Я перебелил мои карандашные записи из блокнотов в чистовую тетрадь, кое-что заново записал по памяти. Мне в этом новом для меня материале было дорого все до мелочей — какая-нибудь картинка, словесный оборот, отдельное словцо, деталь фронтового быта. А главное — мне были дороги люди, с которыми я успел повстречаться, познакомиться, поговорить на Карельском перешейке. Шофер Володя Артюх, кузнец-артиллерист Григорий Пулькин, танковый командир Василий Архипов, летчик Михаил Трусов, боец береговой пехоты Александр Посконкин, военврач Марк Рабинович — все эти и многие другие люди, с которыми я подолгу беседовал, ночевал где-нибудь в блиндаже или уцелевшем во фронтовой полосе переполненном доме, не были для меня мимолетным журналистским знакомством, хотя большинство из них я видел только раз и недолго. О каждом из них я уже что-то написал — очерк, стихи, — и это само собой, в процессе той работы, заставляло меня разбираться в своих свежих впечатлениях, то есть так или иначе «усваивать» все связанное с этими людьми.
И, вынашивая свой замысел «Теркина», я продолжал думать о них, уяснять себе их сущность как людей первого пооктябрьского поколения.
«Не эта война, какая бы она ни была, — записывал я себе в тетрадку, породила этих людей, а то большее, что было до войны. Революция, коллективизация, весь строй жизни. А война обнаруживала, выдавала в ярком виде на свет эти качества людей. Правда, и она что-то делала».
И еще:
«Я чувствую, что армия для меня будет такой же дорогой темой, как и тема переустройства жизни в деревне, ее люди мне так же дороги, как и люди колхозной деревни, да потом ведь это же в большинстве те же люди.
──────────────────────────────
Пожалуйста, перепишите приведенный выше текст о фронтовых записях полностью, не меняя ни слова и ни одного знака.

ИСХОДНЫЕ МАТЕРИАЛЫ:
──────────────────────────────
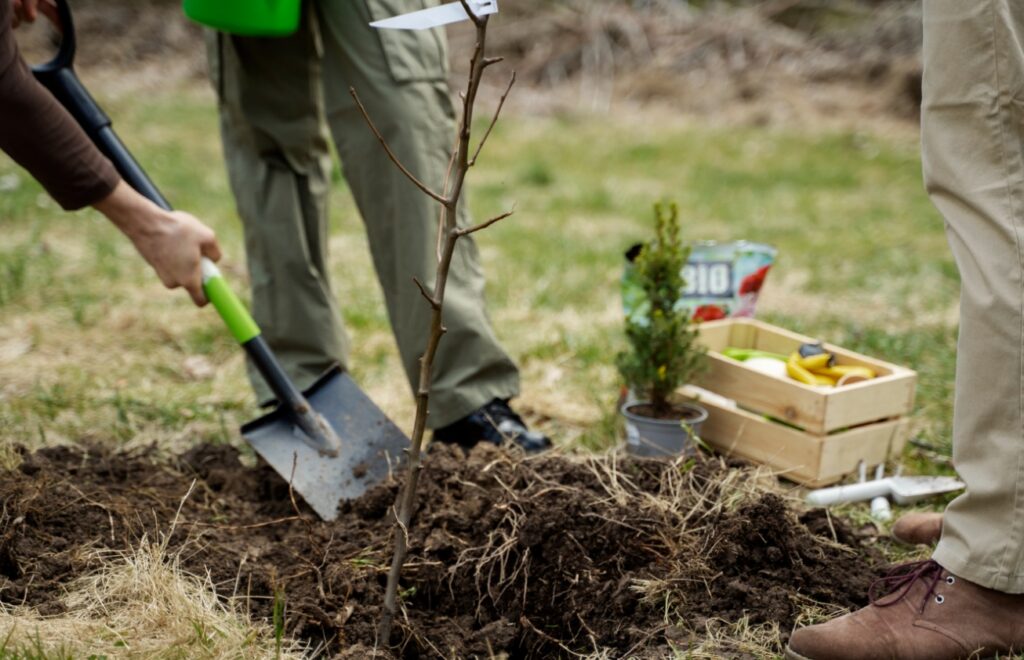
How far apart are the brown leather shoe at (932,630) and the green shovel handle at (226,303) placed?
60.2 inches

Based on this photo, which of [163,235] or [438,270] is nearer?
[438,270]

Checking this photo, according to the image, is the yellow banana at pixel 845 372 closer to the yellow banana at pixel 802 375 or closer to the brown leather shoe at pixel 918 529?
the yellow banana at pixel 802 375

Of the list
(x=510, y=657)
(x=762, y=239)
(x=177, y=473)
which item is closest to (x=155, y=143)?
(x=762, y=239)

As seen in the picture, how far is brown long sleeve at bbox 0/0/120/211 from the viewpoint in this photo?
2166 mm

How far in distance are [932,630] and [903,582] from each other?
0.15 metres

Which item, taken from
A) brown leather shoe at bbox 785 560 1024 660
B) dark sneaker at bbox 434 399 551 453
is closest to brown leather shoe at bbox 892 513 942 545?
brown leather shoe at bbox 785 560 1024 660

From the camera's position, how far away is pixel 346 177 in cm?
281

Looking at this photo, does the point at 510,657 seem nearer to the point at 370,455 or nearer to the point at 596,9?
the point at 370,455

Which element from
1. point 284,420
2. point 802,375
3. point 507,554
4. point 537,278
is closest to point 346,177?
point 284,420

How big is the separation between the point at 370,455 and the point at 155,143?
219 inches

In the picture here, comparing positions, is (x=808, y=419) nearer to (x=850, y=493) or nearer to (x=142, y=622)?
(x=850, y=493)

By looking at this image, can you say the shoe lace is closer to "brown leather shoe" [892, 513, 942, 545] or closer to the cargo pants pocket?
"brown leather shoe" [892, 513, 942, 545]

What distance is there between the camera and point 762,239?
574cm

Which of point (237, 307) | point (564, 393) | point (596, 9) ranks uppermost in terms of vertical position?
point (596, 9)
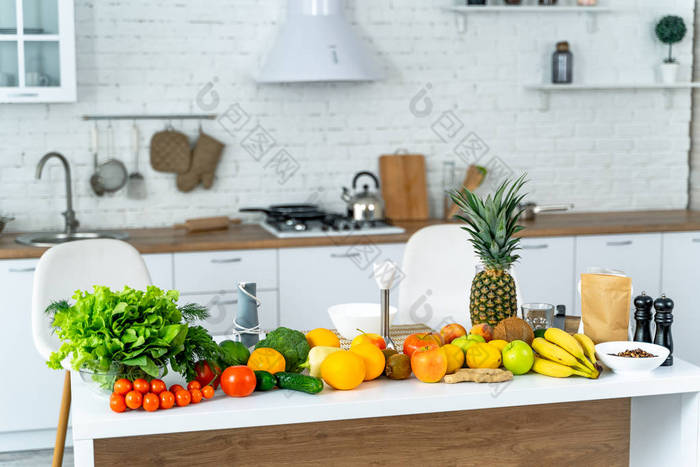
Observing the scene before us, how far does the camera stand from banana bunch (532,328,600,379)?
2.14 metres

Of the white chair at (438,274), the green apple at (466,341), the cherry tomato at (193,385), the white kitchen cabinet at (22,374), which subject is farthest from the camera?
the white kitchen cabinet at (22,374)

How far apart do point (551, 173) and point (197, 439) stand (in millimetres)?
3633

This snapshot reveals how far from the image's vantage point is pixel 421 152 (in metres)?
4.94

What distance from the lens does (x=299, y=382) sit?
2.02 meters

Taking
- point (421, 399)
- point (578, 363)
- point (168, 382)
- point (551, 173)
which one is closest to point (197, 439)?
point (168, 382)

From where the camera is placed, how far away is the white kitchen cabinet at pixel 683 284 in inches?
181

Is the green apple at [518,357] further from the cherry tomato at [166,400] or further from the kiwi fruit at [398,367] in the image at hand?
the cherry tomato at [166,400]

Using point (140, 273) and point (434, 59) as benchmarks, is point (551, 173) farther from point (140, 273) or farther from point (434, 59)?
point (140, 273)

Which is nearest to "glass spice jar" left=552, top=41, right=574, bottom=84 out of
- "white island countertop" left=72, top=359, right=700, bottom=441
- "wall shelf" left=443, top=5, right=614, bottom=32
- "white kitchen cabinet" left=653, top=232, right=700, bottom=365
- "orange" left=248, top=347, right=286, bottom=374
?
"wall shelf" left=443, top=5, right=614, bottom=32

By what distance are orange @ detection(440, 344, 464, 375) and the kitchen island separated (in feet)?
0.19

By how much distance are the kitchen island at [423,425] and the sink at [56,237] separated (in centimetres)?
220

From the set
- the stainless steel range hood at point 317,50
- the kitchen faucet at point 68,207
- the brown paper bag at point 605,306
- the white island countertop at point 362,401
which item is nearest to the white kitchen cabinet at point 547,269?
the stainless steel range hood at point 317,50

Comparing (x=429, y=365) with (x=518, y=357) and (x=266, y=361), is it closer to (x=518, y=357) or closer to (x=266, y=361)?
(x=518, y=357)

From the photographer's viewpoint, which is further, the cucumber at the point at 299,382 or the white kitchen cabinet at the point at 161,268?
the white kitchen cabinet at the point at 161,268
──────────────────────────────
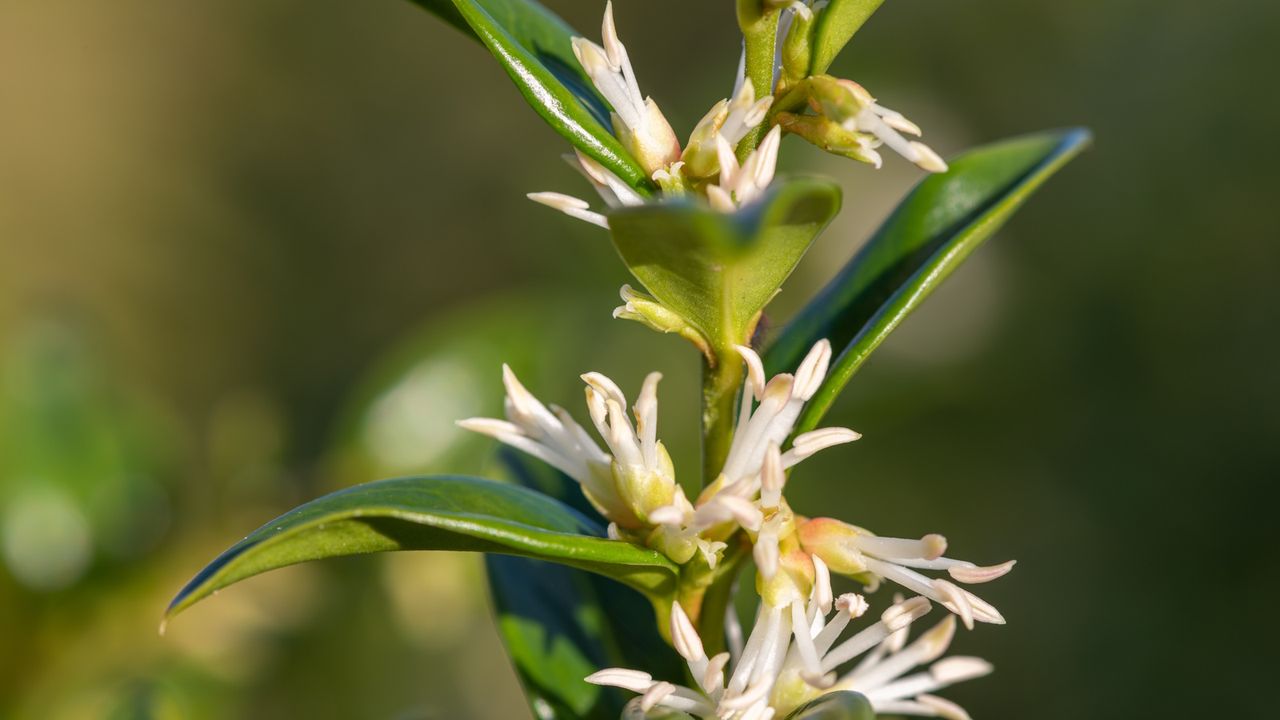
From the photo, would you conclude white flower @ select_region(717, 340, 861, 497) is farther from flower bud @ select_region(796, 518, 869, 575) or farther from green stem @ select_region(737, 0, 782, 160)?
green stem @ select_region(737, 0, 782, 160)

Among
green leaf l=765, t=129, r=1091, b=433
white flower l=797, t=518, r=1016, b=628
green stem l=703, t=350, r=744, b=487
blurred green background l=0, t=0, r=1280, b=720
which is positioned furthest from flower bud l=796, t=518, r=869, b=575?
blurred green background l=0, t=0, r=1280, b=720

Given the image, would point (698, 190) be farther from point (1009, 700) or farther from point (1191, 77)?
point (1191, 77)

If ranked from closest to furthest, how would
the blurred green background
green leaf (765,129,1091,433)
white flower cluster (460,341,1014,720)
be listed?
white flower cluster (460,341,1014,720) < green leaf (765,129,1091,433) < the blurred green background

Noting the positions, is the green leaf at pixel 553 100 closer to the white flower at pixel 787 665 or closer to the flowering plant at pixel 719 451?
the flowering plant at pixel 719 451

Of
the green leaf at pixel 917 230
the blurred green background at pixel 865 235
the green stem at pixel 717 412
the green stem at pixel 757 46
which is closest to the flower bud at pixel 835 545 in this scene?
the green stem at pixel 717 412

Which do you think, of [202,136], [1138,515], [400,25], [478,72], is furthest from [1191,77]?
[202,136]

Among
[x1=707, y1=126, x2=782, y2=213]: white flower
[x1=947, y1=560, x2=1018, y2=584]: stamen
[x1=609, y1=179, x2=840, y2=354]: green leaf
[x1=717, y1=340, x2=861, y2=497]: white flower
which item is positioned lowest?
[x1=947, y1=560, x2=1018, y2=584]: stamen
──────────────────────────────
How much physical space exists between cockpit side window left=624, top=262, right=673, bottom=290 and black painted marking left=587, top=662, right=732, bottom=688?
──────────────────────────────
ПОЛЕ ОТВЕТА:
Я перебелил мои карандашные записи из блокнотов в чистовую тетрадь, кое-что заново записал по памяти. Мне в этом новом для меня материале было дорого все до мелочей — какая-нибудь картинка, словесный оборот, отдельное словцо, деталь фронтового быта. А главное — мне были дороги люди, с которыми я успел повстречаться, познакомиться, поговорить на Карельском перешейке. Шофер Володя Артюх, кузнец-артиллерист Григорий Пулькин, танковый командир Василий Архипов, летчик Михаил Трусов, боец береговой пехоты Александр Посконкин, военврач Марк Рабинович — все эти и многие другие люди, с которыми я подолгу беседовал, ночевал где-нибудь в блиндаже или уцелевшем во фронтовой полосе переполненном доме, не были для меня мимолетным журналистским знакомством, хотя большинство из них я видел только раз и недолго. О каждом из них я уже что-то написал — очерк, стихи, — и это само собой, в процессе той работы, заставляло меня разбираться в своих свежих впечатлениях, то есть так или иначе «усваивать» все связанное с этими людьми.
И, вынашивая свой замысел «Теркина», я продолжал думать о них, уяснять себе их сущность как людей первого пооктябрьского поколения.
«Не эта война, какая бы она ни была, — записывал я себе в тетрадку, породила этих людей, а то большее, что было до войны. Революция, коллективизация, весь строй жизни. А война обнаруживала, выдавала в ярком виде на свет эти качества людей. Правда, и она что-то делала».
И еще:
«Я чувствую, что армия для меня будет такой же дорогой темой, как и тема переустройства жизни в деревне, ее люди мне так же дороги, как и люди колхозной деревни, да потом ведь это же в большинстве те же люди.